Europe sociale : les français n’y croient pas ! Une analyse de Charles Hoareau sur rougemidi

, par  pamillet , popularité : 5%

Le message est clair et c’est même la principale indication du scrutin : les français ne croient pas que cette UE, cette alliance que les gouvernements de 27 pays d’Europe construisent dans leur dos et à marche forcée puisse leur être bénéfique.
C’est même un constat partagé avec l’ensemble des européens si l’on en juge par les taux de non vote qui parcourent les pays de l’alliance.

Ne nous y trompons pas, dans leur grande masse, celles et ceux qui ne se sont pas déplacés ne se sont pas abstenus, ils ont refusé de voter, de participer à ce jeu électoral. La France (comme les autres pays de l’alliance) n’a pas été prise d’un brusque accès de pêche à la ligne ou d’incivisme, mais un refus massif s’est exprimé.
Comme à chaque élection européenne, sauf…sauf le dernier référendum (70% de votants exactement comme pour le référendum sur le traité de Maastricht) où ils avaient là aussi clairement dit leur refus, refus dont il n’a pas été tenu compte et qui a été bafoué.

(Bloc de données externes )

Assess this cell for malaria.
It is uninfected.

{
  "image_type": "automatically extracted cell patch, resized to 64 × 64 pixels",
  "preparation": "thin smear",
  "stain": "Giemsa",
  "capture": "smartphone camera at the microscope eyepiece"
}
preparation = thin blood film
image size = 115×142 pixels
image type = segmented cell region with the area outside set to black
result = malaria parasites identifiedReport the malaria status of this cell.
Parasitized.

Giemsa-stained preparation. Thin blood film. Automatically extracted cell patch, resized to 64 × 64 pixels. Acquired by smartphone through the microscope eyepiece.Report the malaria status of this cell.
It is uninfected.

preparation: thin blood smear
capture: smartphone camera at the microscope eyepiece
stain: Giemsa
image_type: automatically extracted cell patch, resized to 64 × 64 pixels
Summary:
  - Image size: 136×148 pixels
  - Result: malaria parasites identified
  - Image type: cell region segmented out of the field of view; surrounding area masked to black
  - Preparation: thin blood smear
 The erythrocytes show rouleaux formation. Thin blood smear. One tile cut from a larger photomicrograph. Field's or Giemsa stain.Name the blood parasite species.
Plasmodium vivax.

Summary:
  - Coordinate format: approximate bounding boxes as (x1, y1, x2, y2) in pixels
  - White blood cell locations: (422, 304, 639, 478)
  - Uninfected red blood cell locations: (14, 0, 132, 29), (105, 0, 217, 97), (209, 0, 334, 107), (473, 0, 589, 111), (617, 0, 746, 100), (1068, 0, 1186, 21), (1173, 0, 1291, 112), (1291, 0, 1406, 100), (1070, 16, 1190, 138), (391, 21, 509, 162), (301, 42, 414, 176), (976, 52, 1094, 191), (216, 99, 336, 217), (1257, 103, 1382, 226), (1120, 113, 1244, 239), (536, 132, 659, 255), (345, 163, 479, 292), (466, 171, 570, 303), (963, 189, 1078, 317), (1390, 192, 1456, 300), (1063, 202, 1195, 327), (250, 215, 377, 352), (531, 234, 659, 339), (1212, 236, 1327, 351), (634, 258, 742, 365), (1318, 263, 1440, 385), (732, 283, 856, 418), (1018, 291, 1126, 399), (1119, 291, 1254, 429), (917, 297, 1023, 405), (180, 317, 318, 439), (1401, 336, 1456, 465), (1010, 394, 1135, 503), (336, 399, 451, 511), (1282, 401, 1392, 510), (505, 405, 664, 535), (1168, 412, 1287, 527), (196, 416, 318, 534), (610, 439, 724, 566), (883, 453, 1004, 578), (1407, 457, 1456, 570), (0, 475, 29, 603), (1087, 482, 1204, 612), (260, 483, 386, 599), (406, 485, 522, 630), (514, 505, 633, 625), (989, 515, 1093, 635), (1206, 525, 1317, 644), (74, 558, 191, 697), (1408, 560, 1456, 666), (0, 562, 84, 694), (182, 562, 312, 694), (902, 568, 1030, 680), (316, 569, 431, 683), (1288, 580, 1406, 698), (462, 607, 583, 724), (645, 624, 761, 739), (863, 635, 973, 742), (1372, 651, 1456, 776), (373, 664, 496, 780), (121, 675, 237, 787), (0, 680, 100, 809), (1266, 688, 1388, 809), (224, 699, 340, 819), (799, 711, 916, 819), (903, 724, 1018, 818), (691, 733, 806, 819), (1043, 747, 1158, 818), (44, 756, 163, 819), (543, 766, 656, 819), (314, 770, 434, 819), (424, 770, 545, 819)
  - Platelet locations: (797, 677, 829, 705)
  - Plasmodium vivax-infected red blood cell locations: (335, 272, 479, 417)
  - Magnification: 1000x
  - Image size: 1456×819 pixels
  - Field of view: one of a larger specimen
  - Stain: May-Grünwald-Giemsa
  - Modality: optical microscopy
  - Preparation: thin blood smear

Sur les plateaux de télévision, l’un ou l’autre de ceux que les médias présentaient comme les vainqueurs du jour pouvait bien pérorer à partir de pourcentages trompeurs sur un soi disant succès, les résultats ne peuvent tromper personne.
L’UMP est bien sûr mal placée pour se glorifier d’un score obtenu dans tel un désert de votants. Un seul chiffre résume assez bien cela : avec près de 4,8 millions d’électeurs elle retrouve moins de la moitié de ses voix de 2007 qu’il s’agisse du premier tour de la présidentielle ou de celui des législatives.
Cohn-Bendit peut bien encore « se la jouer », avec l’immense modestie qu’on lui connait, « En France il y a un effet Cohn-Bendit depuis 50 ans » (sic !), la leçon de ce scrutin n’est pas dans le score circonstanciel d’une liste, score qui illustre le vote flottant d’électeurs hésitant au gré des élections entre PS, MODEM et Verts. Et ce n’est pas le fait que certains de ses leaders sont prêts à nous rejouer la fable de la grenouille et du bœuf qui nous fera dire le contraire.
Non la leçon est ailleurs.

Si on compare les chiffres de cette élection avec ceux du référendum un constat saute aux yeux : les partis du OUI (UMP, PS, Verts, MODEM), avec un peu moins de 12 millions de voix, retrouvent peu ou prou leur score de 2005.
A l’inverse les partis du NON, avec moins de 4 millions de voix retrouvent à peine un quart de leurs voix de 2005 (15 millions de votants) !

L’abstention est là !

Elle est dans cette partie du peuple qui, s’étant rassemblée pour refuser cette constitution européenne point d’appui d’une construction impérialiste qui se fait contre les peuples, n’a pas trouvé dans la campagne électorale d’offre politique répondant à ses attentes. Et cela est particulièrement vrai pour celles et ceux qui souffrent le plus des choix politiques de l’UE. A Marseille et dans sa région (comme sans doute dans nombre d’endroits de France), dans les cités populaires, le refus de vote dépasse allègrement les 60% et atteint couramment les 70, voire 80% !

Ne pas entendre cela, ne pas se laisser interroger par cela c’est courir le risque de voir grandir les replis nationalistes et xénophobes, replis sensibles dans nombre de pays européens lors de ce scrutin.